"I believe there ought to be a constitutional amendment outlawing Astroturf and the designated hitter."
-- Crash Davis, Bull Durham
I had my first 2010 experience of the DH yesterday, as I watched the Diamondbacks (DH: Tony Abreu) take on the Red Sox (DH: David Ortiz - yeah, tell me that's a fair contest), and it reminded me of what a freakin' awful idea it is. It may have made sense at the end of 1972, when the average American League team scored less than 3.5 runs per game, but even the National League is now scoring about 28% more than that. There should have been an expiration clause that automatically nuked the DH, after run-scoring on the Senior Circuit went back above four.

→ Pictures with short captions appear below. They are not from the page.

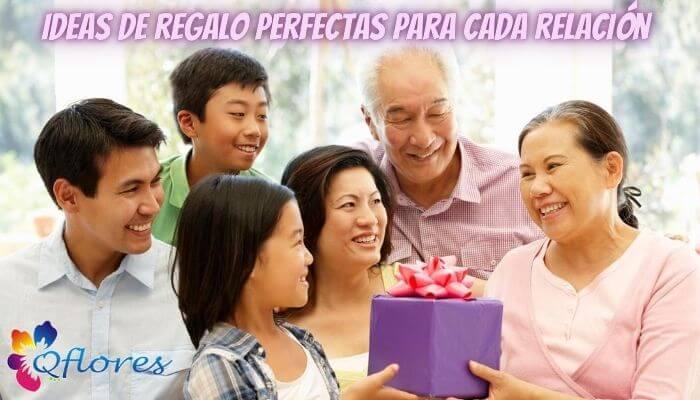 Ideas de regalo perfectas para cada relación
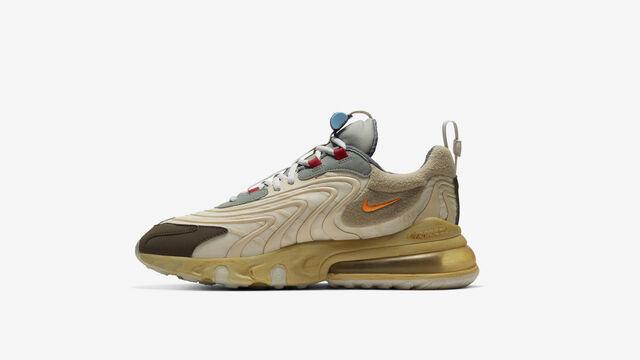 Nike_x_Travis_Scott_Air_Max_27005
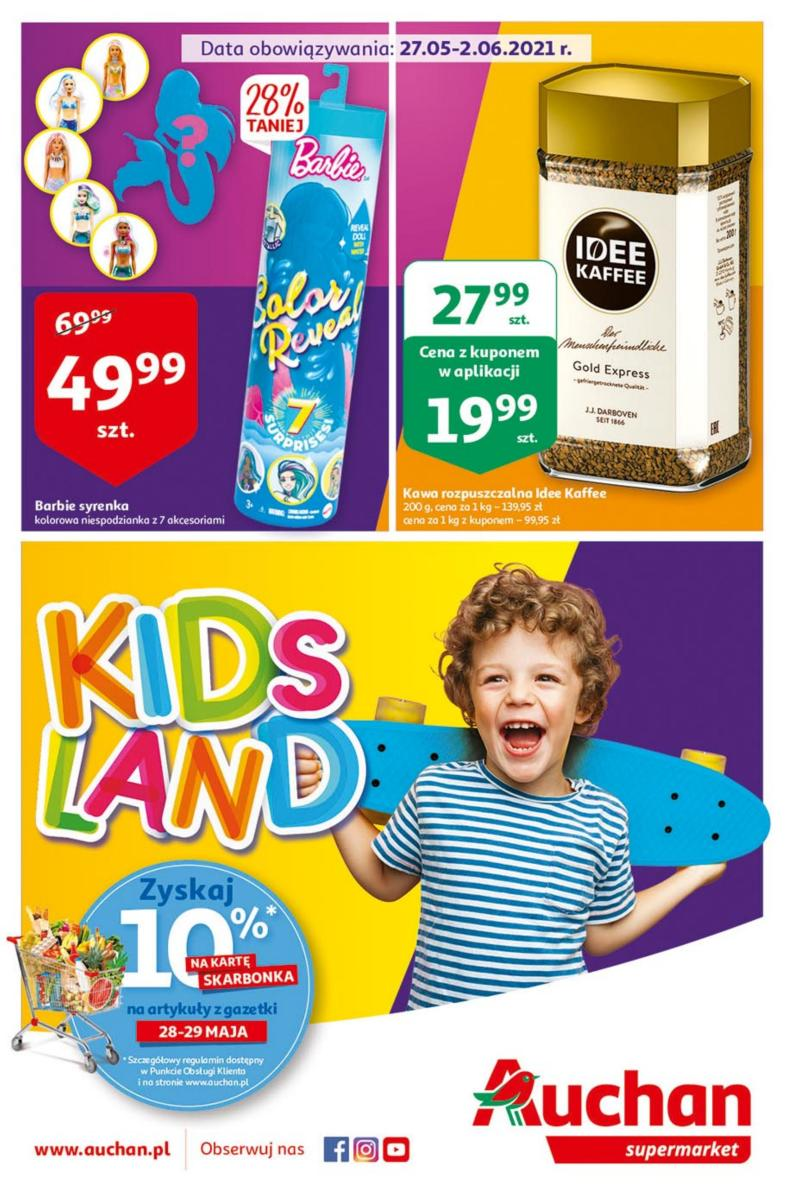 Gazetka Auchan - Kids Land Supermarkety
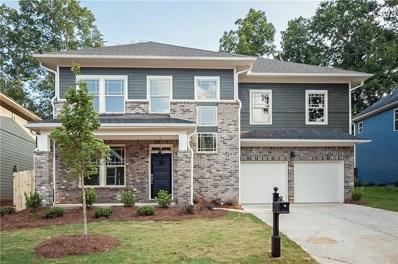 2986 Silver Hill Ter, Atlanta, GA 30316 - MLS#: 5974500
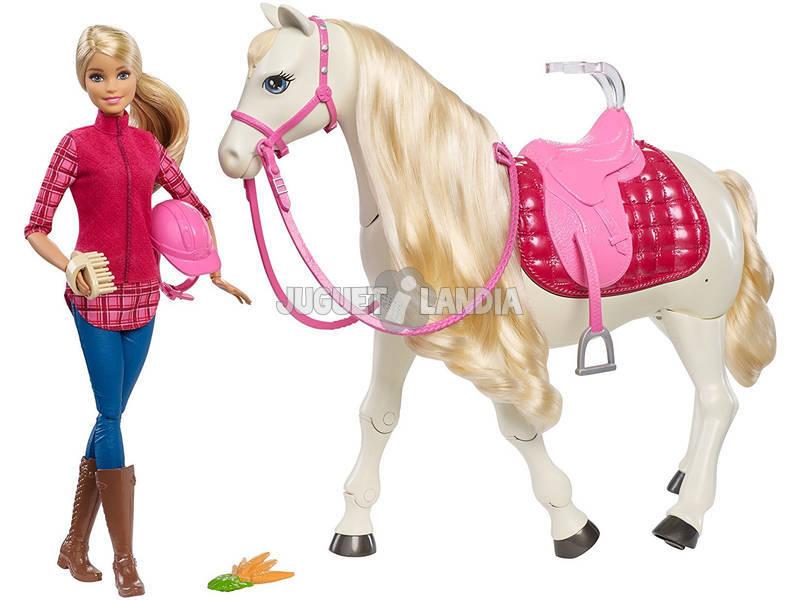 Barbie e o Seu Cavalo Fantástico Branco - Dreemhorse da Mattel FRV36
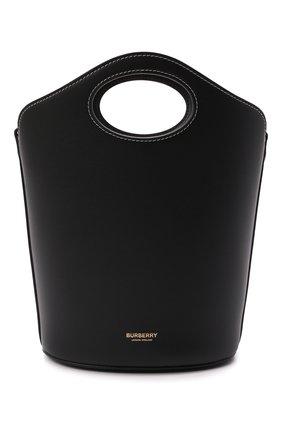 Женская сумка pocket BURBERRY черного цвета, арт. 8046240 | Фото 1 (Размер: small; Материал: Натуральная кожа; Ремень/цепочка: На ремешке; Сумки-технические: Сумки top-handle, Сумки через плечо)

I particularly hate the lack of strategy which results from the DH. In the American League, a manager can basically fall asleep from submitting his line-up card until his starting pitcher's arm falls off. Tactics are largely limited to wheeling out the correct bullpen arm for the match-up; things like the double-switch or even the simple sacrifice bunt (much though my sabermetric side hates that) are approaching the status of a lost art in the AL.
The original justification for the exercise - to pull in more crowds - has largely been a failure. The National League has consistently outdrawn the American League, and it's not just the presence of two extra teams. Last year the margin was more than 33%, 42.91 million to 32.26 million, and it's a gap that has grown wider since 2000. People voting with their attendance dollars, simply seem to prefer the National League.
Logically, if you're going to replace the pitcher, why stop there? Why not also have someone take every at-bat for your light-hitting shortstop, or your offensively-challenged, Gold Glove caliber center-fielder? Let's just turn baseball into the NFL, filled with lumbering specialists who are good at one thing and one thing only. That's not my idea of sport, but your mileage may vary, of course.
In the end, there's no genuine reason pitchers shouldn't be able to hit - right the way through high-school and college, they often do, very effectively. If you want to argue otherwise, Dan Haren would like a word. His .425 average this season is the best of any player in the majors with 40+ PAs. Not pitcher, note. Any player. But that aspect of his skill-set will be completely devalued when he pitches in Boston tomorrow - and the game of baseball which results will be all the less interesting for it.